■ Document extract ■
• • • • • • •
Returning to Enns for a moment: I think at the end of the day much of this conflict comes down to a christological disagreement regarding the very nature of incarnation. Enns and Sparks could both use some greater sophistication in their use of christological categories, but their essential insight is quite sound: scripture is a fundamentally and thoroughly human document, bearing all the marks of our finitude and fallenness. But precisely as a human document, God speaks in and through it in a way that remains truthful and normative. The incarnational analogy that Enns uses helps to illuminate this very point. Jesus is not God “in spite of” his human form, but precisely “as” a human, including everything that being human implies and demands (insofar as what is not assumed is not redeemed).
• • • • • • •
■ Information provided ■
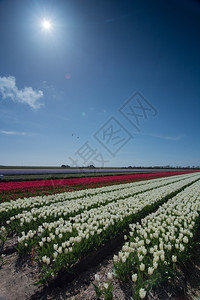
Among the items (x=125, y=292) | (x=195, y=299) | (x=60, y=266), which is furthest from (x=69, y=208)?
(x=195, y=299)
• • • • • • •
■ What is asked ■
1. In the passage on Enns and scripture, what does the writer think much of the conflict comes down to?
2. From the passage on Enns and scripture, reproduce word for word the part starting with "Returning to Enns" and going on through "is not redeemed).".

■ Full answers ■
1. A christological disagreement regarding the very nature of incarnation.

2.
Returning to Enns for a moment: I think at the end of the day much of this conflict comes down to a christological disagreement regarding the very nature of incarnation. Enns and Sparks could both use some greater sophistication in their use of christological categories, but their essential insight is quite sound: scripture is a fundamentally and thoroughly human document, bearing all the marks of our finitude and fallenness. But precisely as a human document, God speaks in and through it in a way that remains truthful and normative. The incarnational analogy that Enns uses helps to illuminate this very point. Jesus is not God “in spite of” his human form, but precisely “as” a human, including everything that being human implies and demands (insofar as what is not assumed is not redeemed).